◆ Task to carry out
In the records below, locate the line containing "Is [564,327] observed", then output that line and all later lines exactly, through the last one.

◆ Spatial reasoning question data

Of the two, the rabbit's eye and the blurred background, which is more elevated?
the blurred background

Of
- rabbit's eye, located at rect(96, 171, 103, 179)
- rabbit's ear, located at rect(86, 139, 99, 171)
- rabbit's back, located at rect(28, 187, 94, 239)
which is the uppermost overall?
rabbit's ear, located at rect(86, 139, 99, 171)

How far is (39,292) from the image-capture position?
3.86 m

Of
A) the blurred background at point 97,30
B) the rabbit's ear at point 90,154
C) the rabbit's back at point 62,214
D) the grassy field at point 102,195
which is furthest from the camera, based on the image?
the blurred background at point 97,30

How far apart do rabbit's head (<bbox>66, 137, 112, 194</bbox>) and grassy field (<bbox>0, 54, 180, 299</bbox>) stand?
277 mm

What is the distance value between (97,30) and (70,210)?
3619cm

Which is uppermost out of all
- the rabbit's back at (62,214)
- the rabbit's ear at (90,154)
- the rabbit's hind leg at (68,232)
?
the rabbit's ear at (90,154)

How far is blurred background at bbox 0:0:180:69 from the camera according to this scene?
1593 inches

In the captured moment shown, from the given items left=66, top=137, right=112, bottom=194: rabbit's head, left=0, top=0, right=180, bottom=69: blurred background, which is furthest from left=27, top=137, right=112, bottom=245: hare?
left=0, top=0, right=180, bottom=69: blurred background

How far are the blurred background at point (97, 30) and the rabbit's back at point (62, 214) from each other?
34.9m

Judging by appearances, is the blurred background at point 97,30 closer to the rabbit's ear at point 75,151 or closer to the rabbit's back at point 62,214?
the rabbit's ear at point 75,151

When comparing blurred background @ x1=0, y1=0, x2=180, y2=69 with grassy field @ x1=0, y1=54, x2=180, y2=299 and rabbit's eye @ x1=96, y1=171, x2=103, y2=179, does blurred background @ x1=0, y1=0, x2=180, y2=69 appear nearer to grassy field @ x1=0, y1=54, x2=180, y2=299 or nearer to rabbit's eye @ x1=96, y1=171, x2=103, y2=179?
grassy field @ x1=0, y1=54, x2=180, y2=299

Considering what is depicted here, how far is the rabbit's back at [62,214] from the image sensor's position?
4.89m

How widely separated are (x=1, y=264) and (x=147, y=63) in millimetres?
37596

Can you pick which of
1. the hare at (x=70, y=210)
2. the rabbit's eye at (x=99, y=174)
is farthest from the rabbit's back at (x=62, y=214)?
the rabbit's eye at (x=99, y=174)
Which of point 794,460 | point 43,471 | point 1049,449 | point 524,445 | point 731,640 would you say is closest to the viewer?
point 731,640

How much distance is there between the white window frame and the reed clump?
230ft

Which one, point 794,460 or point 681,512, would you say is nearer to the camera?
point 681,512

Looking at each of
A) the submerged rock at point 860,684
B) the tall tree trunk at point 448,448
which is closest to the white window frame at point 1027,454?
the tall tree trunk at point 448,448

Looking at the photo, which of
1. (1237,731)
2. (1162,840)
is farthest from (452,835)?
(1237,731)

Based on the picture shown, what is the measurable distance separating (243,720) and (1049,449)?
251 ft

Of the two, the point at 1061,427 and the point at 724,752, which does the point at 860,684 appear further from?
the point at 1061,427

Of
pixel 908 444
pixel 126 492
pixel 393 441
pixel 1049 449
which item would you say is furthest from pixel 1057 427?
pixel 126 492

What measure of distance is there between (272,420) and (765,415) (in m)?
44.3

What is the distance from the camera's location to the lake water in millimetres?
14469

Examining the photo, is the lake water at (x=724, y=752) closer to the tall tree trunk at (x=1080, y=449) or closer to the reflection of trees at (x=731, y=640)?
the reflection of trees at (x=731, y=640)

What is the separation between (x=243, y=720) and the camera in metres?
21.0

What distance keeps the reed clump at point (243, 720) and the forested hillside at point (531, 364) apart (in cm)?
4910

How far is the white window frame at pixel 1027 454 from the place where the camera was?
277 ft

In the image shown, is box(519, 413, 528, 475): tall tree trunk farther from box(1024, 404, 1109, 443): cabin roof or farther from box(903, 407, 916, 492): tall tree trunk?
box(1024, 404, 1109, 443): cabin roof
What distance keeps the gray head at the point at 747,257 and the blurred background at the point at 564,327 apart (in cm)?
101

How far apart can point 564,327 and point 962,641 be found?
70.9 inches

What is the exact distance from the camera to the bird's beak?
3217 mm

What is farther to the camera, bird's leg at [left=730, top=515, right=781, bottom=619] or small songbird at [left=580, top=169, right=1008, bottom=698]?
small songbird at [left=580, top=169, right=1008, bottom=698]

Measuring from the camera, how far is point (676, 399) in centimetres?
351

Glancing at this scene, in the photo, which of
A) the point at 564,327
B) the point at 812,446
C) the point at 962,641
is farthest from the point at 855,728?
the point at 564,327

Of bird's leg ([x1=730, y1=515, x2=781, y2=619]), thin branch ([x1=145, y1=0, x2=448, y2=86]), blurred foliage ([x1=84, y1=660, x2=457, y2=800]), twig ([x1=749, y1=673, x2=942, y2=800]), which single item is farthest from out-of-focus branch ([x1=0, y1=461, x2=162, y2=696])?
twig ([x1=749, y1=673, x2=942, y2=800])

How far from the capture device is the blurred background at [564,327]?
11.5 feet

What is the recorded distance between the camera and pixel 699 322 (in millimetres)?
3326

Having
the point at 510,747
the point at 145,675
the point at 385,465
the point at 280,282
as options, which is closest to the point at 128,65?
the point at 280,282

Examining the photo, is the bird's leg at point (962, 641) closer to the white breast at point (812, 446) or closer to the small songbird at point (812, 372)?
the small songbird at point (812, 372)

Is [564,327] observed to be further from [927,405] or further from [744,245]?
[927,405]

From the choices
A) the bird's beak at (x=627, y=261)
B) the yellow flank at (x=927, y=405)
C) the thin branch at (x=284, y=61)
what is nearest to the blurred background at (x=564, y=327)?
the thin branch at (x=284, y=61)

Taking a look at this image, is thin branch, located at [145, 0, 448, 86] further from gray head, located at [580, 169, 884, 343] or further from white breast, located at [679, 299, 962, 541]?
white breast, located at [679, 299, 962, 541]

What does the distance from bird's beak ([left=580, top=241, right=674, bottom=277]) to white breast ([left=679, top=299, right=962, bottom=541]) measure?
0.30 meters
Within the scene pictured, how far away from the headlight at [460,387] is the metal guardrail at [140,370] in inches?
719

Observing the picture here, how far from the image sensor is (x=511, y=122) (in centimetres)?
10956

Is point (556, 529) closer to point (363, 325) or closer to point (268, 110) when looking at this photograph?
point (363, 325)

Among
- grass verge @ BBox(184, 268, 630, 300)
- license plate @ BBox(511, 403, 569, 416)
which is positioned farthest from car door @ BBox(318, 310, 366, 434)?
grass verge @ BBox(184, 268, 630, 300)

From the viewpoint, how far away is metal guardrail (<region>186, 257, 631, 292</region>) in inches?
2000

◆ Response to the task
Is [564,327] observed to be further from [927,405] or further from [744,245]?
[927,405]

From the choices
A) the bird's beak at (x=627, y=261)
B) the yellow flank at (x=927, y=405)
C) the thin branch at (x=284, y=61)
what is nearest to the blurred background at (x=564, y=327)?
the thin branch at (x=284, y=61)

Taking a look at this image, is thin branch, located at [145, 0, 448, 86] further from gray head, located at [580, 169, 884, 343] or further from white breast, located at [679, 299, 962, 541]?
white breast, located at [679, 299, 962, 541]

What does the distance from bird's beak ([left=580, top=241, right=674, bottom=277]) to white breast ([left=679, top=299, right=962, bottom=541]) measure?
0.30 meters
Within the scene pictured, how far away from the headlight at [460,387] is the metal guardrail at [140,370] in inches?
719

Observing the picture here, how far from the image sensor is (x=511, y=122) (in centimetres)?
10956

Is point (556, 529) closer to point (363, 325) or closer to point (268, 110) when looking at this photograph?
point (363, 325)

Among
- grass verge @ BBox(184, 268, 630, 300)
- license plate @ BBox(511, 403, 569, 416)
which is positioned farthest from car door @ BBox(318, 310, 366, 434)?
grass verge @ BBox(184, 268, 630, 300)

From the viewpoint, how far away is metal guardrail (<region>186, 257, 631, 292</region>) in inches?
2000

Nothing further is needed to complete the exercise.